Şenol Güneş‘i sonraki yıllarda hep “diğerleri“nden ayıran da işte bu oldu galiba: Kimseye acımayan bir rekabetin sonunda bile ‘her evin oğlu’ olarak kalmayı önemsemesi.
Şenol Güneş‘in bu vakarını, kendisini çoğu zaman ‘üvey oğul’ sayan futbolun muktedirlerine her selam gönderdiğinde hissedersiniz. Onlar da her selamını aldıklarında, kendi tartılarının onu tartmaya yetmeyeceğini muhtemelen anlıyorlar.
Yeni Başlayanlar İçin Şenol Güneş: 2011’de de kupayı kazandık ama bize vermediler
2002 FIFA Dünya Kupası’nda Türkiye’yi dünya üçüncülüğüne taşıyarak Türkiye futbol tarihinin şimdiye kadarki en büyük başarısını kazanmasına rağmen kendisine yapılanlara karşı tavrında da bu vakarı görmek mümkündü. Şike soruşturmaları ve cezalarının damga vurduğu, teknik direktörü olduğu Trabzonspor’un hala kendisini şampiyon olarak kabul ettiği tartışmalı 2010-2011 sezonunda başına gelenlere rağmen söylediklerinde olduğu gibi… Şenol Güneş Beşiktaş‘la kazandığı şampiyonluğunu kutlarken, bir kaç gün önce, 2011’de de şampiyon olduklarını ancak kupanın kendilerine verilmediğini bir kez daha söyledi.
Üç yıl önce Trabzonspor’daki dördüncü dönemini de bir tasavvuf ehli gibi davranarak sonlandırmış o zaman da kulaklarımızda adalete, emeğe, rakibe saygıya dair haklı sözlerinin tınısını bırakmıştı.
Performans meraklıları için Beşiktaş‘taki şampiyonluğu dışında Trabzonspor’da kaleci olarak kaldırdığı 6 lig şampiyonluğu, 3 Türkiye Kupası, 6 Cumhurbaşkanlığı Kupası, 3 Başbakanlık Kupası ve 1988 yılında başladığı teknik direktörlük kariyerinde Trabzonspor ile 2 Türkiye Kupası, 1 Cumhurbaşkanlığı, 2 Başbakanlık kupası ve Süper Kupa istatistiklerde yazılı.
Şenol Güneş‘in Beşiktaş‘la uyumu uzun süreli olabilir
Horonun bile dikine oynandığı, itirazın neredeyse bir folklor olduğu şehirde yetişen Şenol Güneş‘in, üç İstanbul’daki görece yalnızlığından romantik bir muhalefet örmüş Beşiktaş camiasıyla uyumu, onun da gelecekte kulübün önemli isimleri arasında yazılacağını düşündürüyor.
Beşiktaş, Şenol Güneş‘le önümüzdeki yıllarda üst üste şampiyonluklar yaşayabilir, formasındaki yıldızlarını artırabilir. Şenol Güneş‘in sevincinden bize kalan yine çocukluğunda ulaşmak istediği yıldızlar, 50 yıl önce Sotka sahilinde dalgaları izlerken, koşacağını söylediği değerler olur yine.
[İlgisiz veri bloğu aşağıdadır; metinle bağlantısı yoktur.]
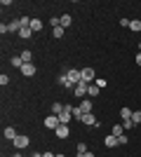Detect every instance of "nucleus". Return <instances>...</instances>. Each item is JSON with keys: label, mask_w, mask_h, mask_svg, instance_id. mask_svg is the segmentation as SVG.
Masks as SVG:
<instances>
[{"label": "nucleus", "mask_w": 141, "mask_h": 157, "mask_svg": "<svg viewBox=\"0 0 141 157\" xmlns=\"http://www.w3.org/2000/svg\"><path fill=\"white\" fill-rule=\"evenodd\" d=\"M59 124H61V122H59V115H47V117H45V127H47V129L54 131Z\"/></svg>", "instance_id": "20e7f679"}, {"label": "nucleus", "mask_w": 141, "mask_h": 157, "mask_svg": "<svg viewBox=\"0 0 141 157\" xmlns=\"http://www.w3.org/2000/svg\"><path fill=\"white\" fill-rule=\"evenodd\" d=\"M61 28H68L71 26V24H73V17H71V14H61Z\"/></svg>", "instance_id": "1a4fd4ad"}, {"label": "nucleus", "mask_w": 141, "mask_h": 157, "mask_svg": "<svg viewBox=\"0 0 141 157\" xmlns=\"http://www.w3.org/2000/svg\"><path fill=\"white\" fill-rule=\"evenodd\" d=\"M17 136H19V134H17L14 127H5V138H7V141H14Z\"/></svg>", "instance_id": "6e6552de"}, {"label": "nucleus", "mask_w": 141, "mask_h": 157, "mask_svg": "<svg viewBox=\"0 0 141 157\" xmlns=\"http://www.w3.org/2000/svg\"><path fill=\"white\" fill-rule=\"evenodd\" d=\"M104 143H106V148H115V145H118V136H113V134H111V136L104 138Z\"/></svg>", "instance_id": "9b49d317"}, {"label": "nucleus", "mask_w": 141, "mask_h": 157, "mask_svg": "<svg viewBox=\"0 0 141 157\" xmlns=\"http://www.w3.org/2000/svg\"><path fill=\"white\" fill-rule=\"evenodd\" d=\"M19 71H21V75H24V78H33L35 73H38V68H35V63H24Z\"/></svg>", "instance_id": "f257e3e1"}, {"label": "nucleus", "mask_w": 141, "mask_h": 157, "mask_svg": "<svg viewBox=\"0 0 141 157\" xmlns=\"http://www.w3.org/2000/svg\"><path fill=\"white\" fill-rule=\"evenodd\" d=\"M54 134H57V138H66L68 134H71V129H68V124H59L54 129Z\"/></svg>", "instance_id": "0eeeda50"}, {"label": "nucleus", "mask_w": 141, "mask_h": 157, "mask_svg": "<svg viewBox=\"0 0 141 157\" xmlns=\"http://www.w3.org/2000/svg\"><path fill=\"white\" fill-rule=\"evenodd\" d=\"M82 122H85V124H89V127H94V124H96V117H94L92 113H85V117H82Z\"/></svg>", "instance_id": "4468645a"}, {"label": "nucleus", "mask_w": 141, "mask_h": 157, "mask_svg": "<svg viewBox=\"0 0 141 157\" xmlns=\"http://www.w3.org/2000/svg\"><path fill=\"white\" fill-rule=\"evenodd\" d=\"M80 75H82L85 82H94V80H96V78H94V68H89V66H87V68H82Z\"/></svg>", "instance_id": "39448f33"}, {"label": "nucleus", "mask_w": 141, "mask_h": 157, "mask_svg": "<svg viewBox=\"0 0 141 157\" xmlns=\"http://www.w3.org/2000/svg\"><path fill=\"white\" fill-rule=\"evenodd\" d=\"M94 85L99 87V89H104V87H106L108 82H106V80H104V78H96V80H94Z\"/></svg>", "instance_id": "bb28decb"}, {"label": "nucleus", "mask_w": 141, "mask_h": 157, "mask_svg": "<svg viewBox=\"0 0 141 157\" xmlns=\"http://www.w3.org/2000/svg\"><path fill=\"white\" fill-rule=\"evenodd\" d=\"M12 157H21V155H19V152H17V155H12Z\"/></svg>", "instance_id": "c9c22d12"}, {"label": "nucleus", "mask_w": 141, "mask_h": 157, "mask_svg": "<svg viewBox=\"0 0 141 157\" xmlns=\"http://www.w3.org/2000/svg\"><path fill=\"white\" fill-rule=\"evenodd\" d=\"M12 143H14V148H17V150H24V148H28V143H31V141H28V136H24V134H19V136L14 138Z\"/></svg>", "instance_id": "f03ea898"}, {"label": "nucleus", "mask_w": 141, "mask_h": 157, "mask_svg": "<svg viewBox=\"0 0 141 157\" xmlns=\"http://www.w3.org/2000/svg\"><path fill=\"white\" fill-rule=\"evenodd\" d=\"M57 157H66V155H57Z\"/></svg>", "instance_id": "e433bc0d"}, {"label": "nucleus", "mask_w": 141, "mask_h": 157, "mask_svg": "<svg viewBox=\"0 0 141 157\" xmlns=\"http://www.w3.org/2000/svg\"><path fill=\"white\" fill-rule=\"evenodd\" d=\"M127 141H129V138H127V136H125V134H122V136H120V138H118V143H120V145H125V143H127Z\"/></svg>", "instance_id": "c756f323"}, {"label": "nucleus", "mask_w": 141, "mask_h": 157, "mask_svg": "<svg viewBox=\"0 0 141 157\" xmlns=\"http://www.w3.org/2000/svg\"><path fill=\"white\" fill-rule=\"evenodd\" d=\"M87 89H89V82H85V80L78 82V85H75V96H78V98L87 96Z\"/></svg>", "instance_id": "7ed1b4c3"}, {"label": "nucleus", "mask_w": 141, "mask_h": 157, "mask_svg": "<svg viewBox=\"0 0 141 157\" xmlns=\"http://www.w3.org/2000/svg\"><path fill=\"white\" fill-rule=\"evenodd\" d=\"M139 52H141V42H139Z\"/></svg>", "instance_id": "4c0bfd02"}, {"label": "nucleus", "mask_w": 141, "mask_h": 157, "mask_svg": "<svg viewBox=\"0 0 141 157\" xmlns=\"http://www.w3.org/2000/svg\"><path fill=\"white\" fill-rule=\"evenodd\" d=\"M66 75H68V80H71V85H78V82H82L80 71H66Z\"/></svg>", "instance_id": "423d86ee"}, {"label": "nucleus", "mask_w": 141, "mask_h": 157, "mask_svg": "<svg viewBox=\"0 0 141 157\" xmlns=\"http://www.w3.org/2000/svg\"><path fill=\"white\" fill-rule=\"evenodd\" d=\"M111 134H113V136H118V138H120L122 134H125V127H122V124H113V129H111Z\"/></svg>", "instance_id": "2eb2a0df"}, {"label": "nucleus", "mask_w": 141, "mask_h": 157, "mask_svg": "<svg viewBox=\"0 0 141 157\" xmlns=\"http://www.w3.org/2000/svg\"><path fill=\"white\" fill-rule=\"evenodd\" d=\"M80 110H82V113H92V98L80 101Z\"/></svg>", "instance_id": "9d476101"}, {"label": "nucleus", "mask_w": 141, "mask_h": 157, "mask_svg": "<svg viewBox=\"0 0 141 157\" xmlns=\"http://www.w3.org/2000/svg\"><path fill=\"white\" fill-rule=\"evenodd\" d=\"M10 63H12L14 68H21V66H24V59H21V56H12V61H10Z\"/></svg>", "instance_id": "5701e85b"}, {"label": "nucleus", "mask_w": 141, "mask_h": 157, "mask_svg": "<svg viewBox=\"0 0 141 157\" xmlns=\"http://www.w3.org/2000/svg\"><path fill=\"white\" fill-rule=\"evenodd\" d=\"M59 82H61V87H66V89H71V87H73V85H71V80H68V75H66V73H61V75H59Z\"/></svg>", "instance_id": "ddd939ff"}, {"label": "nucleus", "mask_w": 141, "mask_h": 157, "mask_svg": "<svg viewBox=\"0 0 141 157\" xmlns=\"http://www.w3.org/2000/svg\"><path fill=\"white\" fill-rule=\"evenodd\" d=\"M31 31H33V33L42 31V21L40 19H33V21H31Z\"/></svg>", "instance_id": "a211bd4d"}, {"label": "nucleus", "mask_w": 141, "mask_h": 157, "mask_svg": "<svg viewBox=\"0 0 141 157\" xmlns=\"http://www.w3.org/2000/svg\"><path fill=\"white\" fill-rule=\"evenodd\" d=\"M19 38H24V40L33 38V31H31V28H21V31H19Z\"/></svg>", "instance_id": "6ab92c4d"}, {"label": "nucleus", "mask_w": 141, "mask_h": 157, "mask_svg": "<svg viewBox=\"0 0 141 157\" xmlns=\"http://www.w3.org/2000/svg\"><path fill=\"white\" fill-rule=\"evenodd\" d=\"M42 157H57L54 152H42Z\"/></svg>", "instance_id": "473e14b6"}, {"label": "nucleus", "mask_w": 141, "mask_h": 157, "mask_svg": "<svg viewBox=\"0 0 141 157\" xmlns=\"http://www.w3.org/2000/svg\"><path fill=\"white\" fill-rule=\"evenodd\" d=\"M129 24H132V21H129V19H120V26H125V28H129Z\"/></svg>", "instance_id": "7c9ffc66"}, {"label": "nucleus", "mask_w": 141, "mask_h": 157, "mask_svg": "<svg viewBox=\"0 0 141 157\" xmlns=\"http://www.w3.org/2000/svg\"><path fill=\"white\" fill-rule=\"evenodd\" d=\"M19 56L24 59V63H31V61H33V52H31V49H24Z\"/></svg>", "instance_id": "f8f14e48"}, {"label": "nucleus", "mask_w": 141, "mask_h": 157, "mask_svg": "<svg viewBox=\"0 0 141 157\" xmlns=\"http://www.w3.org/2000/svg\"><path fill=\"white\" fill-rule=\"evenodd\" d=\"M64 113V103H52V115H61Z\"/></svg>", "instance_id": "aec40b11"}, {"label": "nucleus", "mask_w": 141, "mask_h": 157, "mask_svg": "<svg viewBox=\"0 0 141 157\" xmlns=\"http://www.w3.org/2000/svg\"><path fill=\"white\" fill-rule=\"evenodd\" d=\"M31 157H42V152H33V155H31Z\"/></svg>", "instance_id": "f704fd0d"}, {"label": "nucleus", "mask_w": 141, "mask_h": 157, "mask_svg": "<svg viewBox=\"0 0 141 157\" xmlns=\"http://www.w3.org/2000/svg\"><path fill=\"white\" fill-rule=\"evenodd\" d=\"M54 38H64V33H66V28H61V26H57V28H54Z\"/></svg>", "instance_id": "393cba45"}, {"label": "nucleus", "mask_w": 141, "mask_h": 157, "mask_svg": "<svg viewBox=\"0 0 141 157\" xmlns=\"http://www.w3.org/2000/svg\"><path fill=\"white\" fill-rule=\"evenodd\" d=\"M129 31L139 33V31H141V21H139V19H132V24H129Z\"/></svg>", "instance_id": "412c9836"}, {"label": "nucleus", "mask_w": 141, "mask_h": 157, "mask_svg": "<svg viewBox=\"0 0 141 157\" xmlns=\"http://www.w3.org/2000/svg\"><path fill=\"white\" fill-rule=\"evenodd\" d=\"M132 122H134V124H141V110H134V113H132Z\"/></svg>", "instance_id": "b1692460"}, {"label": "nucleus", "mask_w": 141, "mask_h": 157, "mask_svg": "<svg viewBox=\"0 0 141 157\" xmlns=\"http://www.w3.org/2000/svg\"><path fill=\"white\" fill-rule=\"evenodd\" d=\"M85 152H89V150H87V145H85V143H78V157H82Z\"/></svg>", "instance_id": "a878e982"}, {"label": "nucleus", "mask_w": 141, "mask_h": 157, "mask_svg": "<svg viewBox=\"0 0 141 157\" xmlns=\"http://www.w3.org/2000/svg\"><path fill=\"white\" fill-rule=\"evenodd\" d=\"M7 82H10V78H7V75H5V73H2V75H0V85H2V87H5V85H7Z\"/></svg>", "instance_id": "c85d7f7f"}, {"label": "nucleus", "mask_w": 141, "mask_h": 157, "mask_svg": "<svg viewBox=\"0 0 141 157\" xmlns=\"http://www.w3.org/2000/svg\"><path fill=\"white\" fill-rule=\"evenodd\" d=\"M82 157H96V155H94V152H85Z\"/></svg>", "instance_id": "72a5a7b5"}, {"label": "nucleus", "mask_w": 141, "mask_h": 157, "mask_svg": "<svg viewBox=\"0 0 141 157\" xmlns=\"http://www.w3.org/2000/svg\"><path fill=\"white\" fill-rule=\"evenodd\" d=\"M82 117H85V113L80 110V105H73V120H80L82 122Z\"/></svg>", "instance_id": "f3484780"}, {"label": "nucleus", "mask_w": 141, "mask_h": 157, "mask_svg": "<svg viewBox=\"0 0 141 157\" xmlns=\"http://www.w3.org/2000/svg\"><path fill=\"white\" fill-rule=\"evenodd\" d=\"M99 96V87L96 85H89V89H87V98H96Z\"/></svg>", "instance_id": "dca6fc26"}, {"label": "nucleus", "mask_w": 141, "mask_h": 157, "mask_svg": "<svg viewBox=\"0 0 141 157\" xmlns=\"http://www.w3.org/2000/svg\"><path fill=\"white\" fill-rule=\"evenodd\" d=\"M132 113H134V110H129V108H122V110H120V117H122V120H132Z\"/></svg>", "instance_id": "4be33fe9"}, {"label": "nucleus", "mask_w": 141, "mask_h": 157, "mask_svg": "<svg viewBox=\"0 0 141 157\" xmlns=\"http://www.w3.org/2000/svg\"><path fill=\"white\" fill-rule=\"evenodd\" d=\"M122 127H125V129H132V127H134V122H132V120H122Z\"/></svg>", "instance_id": "cd10ccee"}, {"label": "nucleus", "mask_w": 141, "mask_h": 157, "mask_svg": "<svg viewBox=\"0 0 141 157\" xmlns=\"http://www.w3.org/2000/svg\"><path fill=\"white\" fill-rule=\"evenodd\" d=\"M136 66H141V52H136Z\"/></svg>", "instance_id": "2f4dec72"}]
</instances>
Beşiktaş‘ta da, Türkiye’nin her yerinde de “her evin oğlu” olmayı isteyecektir.
Trabzon Güneş‘ten önce onun, sahilinde oturup hayal kurduğu denizi kaybetti
Trabzonlulara da birkaç söz söylemek gerekirse, Şenol Güneş‘i ve bir derviş sabrıyla yıllardır büyüttüğü değerleri neden kaybettiklerini sorgulamaya şuradan başlayabilirler. Şenol Güneş‘ten önce onun, sahilinde oturup hayal kurduğu denizden mahrum kaldılar. Asıl büyük kaybetmeye o denizi doldurunca, Şenol Güneş’in çocukluğunda kıyısında oturarak yıldızları izlediği kumsalın yerine betonun soğukluğunu döşeyince alıştılar.
Belki de kentin, yeni Şenol Güneş’ler yerine, bir süredir popüler kültürün, kaba milliyetçiliğin en süfli provakasyonlarına teşne genç adamlarla mesaisi bu yüzden. Trabzon’un Şenol Güneş’in tesis ettiği futbol adabını, temsil ettiği kültürü edinmek için biraz denizlerin yerine ne doldurduğuna bakması lazım.
Not: Bu yazıyı hazırlarken daha önce TV ve matbu basında yayınlanmış röportaj, haber ve yazılarımdan da faydalandım.